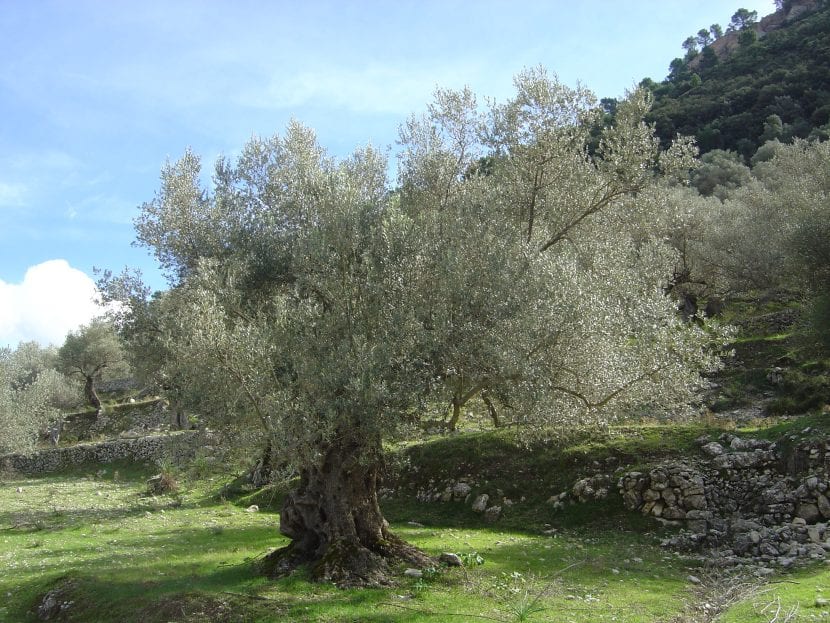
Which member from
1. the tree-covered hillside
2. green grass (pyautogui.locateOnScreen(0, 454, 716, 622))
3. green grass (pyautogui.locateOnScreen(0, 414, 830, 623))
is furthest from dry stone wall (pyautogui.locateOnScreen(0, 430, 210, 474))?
the tree-covered hillside

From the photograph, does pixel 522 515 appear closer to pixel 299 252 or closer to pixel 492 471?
pixel 492 471

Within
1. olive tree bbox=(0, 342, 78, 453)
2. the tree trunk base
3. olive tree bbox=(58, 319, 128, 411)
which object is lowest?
the tree trunk base

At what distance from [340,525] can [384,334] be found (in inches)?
197

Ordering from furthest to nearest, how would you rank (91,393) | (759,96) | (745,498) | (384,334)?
(759,96) → (91,393) → (745,498) → (384,334)

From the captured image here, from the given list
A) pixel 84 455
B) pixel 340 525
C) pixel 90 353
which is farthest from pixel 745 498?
pixel 90 353

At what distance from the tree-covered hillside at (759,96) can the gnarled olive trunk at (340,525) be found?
3094 inches

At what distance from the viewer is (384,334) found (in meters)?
12.6

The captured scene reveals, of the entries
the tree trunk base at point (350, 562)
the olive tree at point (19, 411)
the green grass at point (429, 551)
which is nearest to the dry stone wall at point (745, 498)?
the green grass at point (429, 551)

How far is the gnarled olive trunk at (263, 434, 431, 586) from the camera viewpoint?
13.2 m

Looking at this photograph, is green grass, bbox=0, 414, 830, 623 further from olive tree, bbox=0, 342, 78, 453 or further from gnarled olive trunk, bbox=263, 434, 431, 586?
olive tree, bbox=0, 342, 78, 453

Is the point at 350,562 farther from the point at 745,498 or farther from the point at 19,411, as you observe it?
the point at 19,411

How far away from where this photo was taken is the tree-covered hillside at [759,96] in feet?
283

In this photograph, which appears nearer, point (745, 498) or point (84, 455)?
point (745, 498)

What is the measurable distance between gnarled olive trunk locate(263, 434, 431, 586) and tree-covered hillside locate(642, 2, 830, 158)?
3094 inches
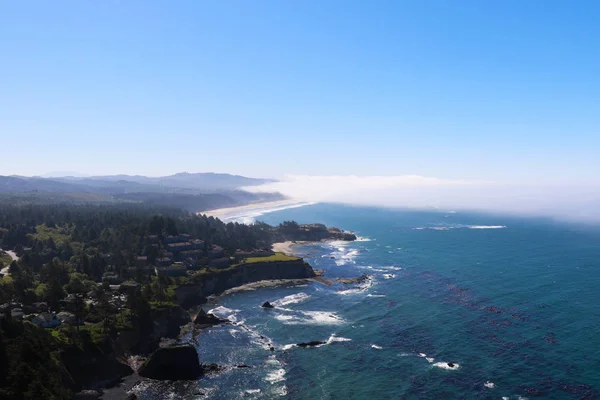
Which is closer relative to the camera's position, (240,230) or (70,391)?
(70,391)

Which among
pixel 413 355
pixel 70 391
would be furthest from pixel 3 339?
pixel 413 355

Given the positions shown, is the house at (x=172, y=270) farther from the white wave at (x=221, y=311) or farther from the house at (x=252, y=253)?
the house at (x=252, y=253)

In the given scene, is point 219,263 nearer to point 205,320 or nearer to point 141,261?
point 141,261

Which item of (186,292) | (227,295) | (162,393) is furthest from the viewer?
(227,295)

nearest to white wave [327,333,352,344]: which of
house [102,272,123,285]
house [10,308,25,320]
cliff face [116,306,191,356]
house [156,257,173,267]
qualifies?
cliff face [116,306,191,356]

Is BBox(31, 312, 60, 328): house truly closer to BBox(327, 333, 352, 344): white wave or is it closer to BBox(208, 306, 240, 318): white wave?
BBox(208, 306, 240, 318): white wave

* _PROBLEM STATEMENT_
Copy out every one of the records above word for word, leaving out the pictures.

* _RESULT BELOW_
Which member from
1. the tree-covered hillside
2. green grass (pyautogui.locateOnScreen(0, 454, 716, 622))
3. green grass (pyautogui.locateOnScreen(0, 414, 830, 623))
is furthest from dry stone wall (pyautogui.locateOnScreen(0, 430, 210, 474))?
the tree-covered hillside

From the photograph, does pixel 522 515 appear closer to pixel 299 252 or closer to pixel 492 471?
pixel 492 471

Within
1. olive tree bbox=(0, 342, 78, 453)
2. the tree trunk base
3. olive tree bbox=(58, 319, 128, 411)
which object is lowest?
the tree trunk base

At what distance from [340,525] can [384,334] be found (in inches)?
197

Ordering from furthest to nearest, how would you rank (91,393) | (759,96) | (745,498) | (384,334)?
(759,96) → (91,393) → (745,498) → (384,334)

From the captured image here, from the given list
A) pixel 84 455
B) pixel 340 525
C) pixel 90 353
which is farthest from pixel 745 498?
pixel 90 353

At what distance from the tree-covered hillside at (759,96) can the gnarled olive trunk at (340,525) be found?
3094 inches

At what distance from the viewer is (384,334) found (in meters)?
12.6

The captured scene reveals, of the entries
the tree trunk base at point (350, 562)
the olive tree at point (19, 411)
the green grass at point (429, 551)
which is nearest to the dry stone wall at point (745, 498)?
the green grass at point (429, 551)

How far is the gnarled olive trunk at (263, 434, 431, 586) from the camera viewpoint?
13.2 m

Looking at this photograph, is green grass, bbox=0, 414, 830, 623 further from olive tree, bbox=0, 342, 78, 453 or further from gnarled olive trunk, bbox=263, 434, 431, 586?
olive tree, bbox=0, 342, 78, 453

Is the point at 350,562 farther from the point at 745,498 or farther from the point at 19,411, as you observe it?
the point at 19,411

How far away from where this photo was taken is the tree-covered hillside at [759,96] in feet?
283

In this photograph, which appears nearer, point (745, 498) or point (84, 455)?
point (745, 498)

What is the measurable distance between gnarled olive trunk locate(263, 434, 431, 586) and tree-covered hillside locate(642, 2, 830, 158)?
3094 inches
Which is closer relative to the camera's position, (240,230) or (70,391)?
(70,391)

Which among
pixel 413 355
pixel 70 391
would be furthest from pixel 3 339?
pixel 413 355

Given the positions shown, is the house at (x=172, y=270) farther from the white wave at (x=221, y=311) or farther from the house at (x=252, y=253)?
the house at (x=252, y=253)

In the given scene, is point 219,263 nearer to point 205,320 or nearer to point 141,261?
point 141,261

Which item of (186,292) | (227,295) | (162,393) is furthest from the viewer?
(227,295)

nearest to white wave [327,333,352,344]: which of
house [102,272,123,285]
house [10,308,25,320]
cliff face [116,306,191,356]
house [156,257,173,267]
qualifies?
cliff face [116,306,191,356]

Is BBox(31, 312, 60, 328): house truly closer to BBox(327, 333, 352, 344): white wave or is it closer to BBox(208, 306, 240, 318): white wave?
BBox(208, 306, 240, 318): white wave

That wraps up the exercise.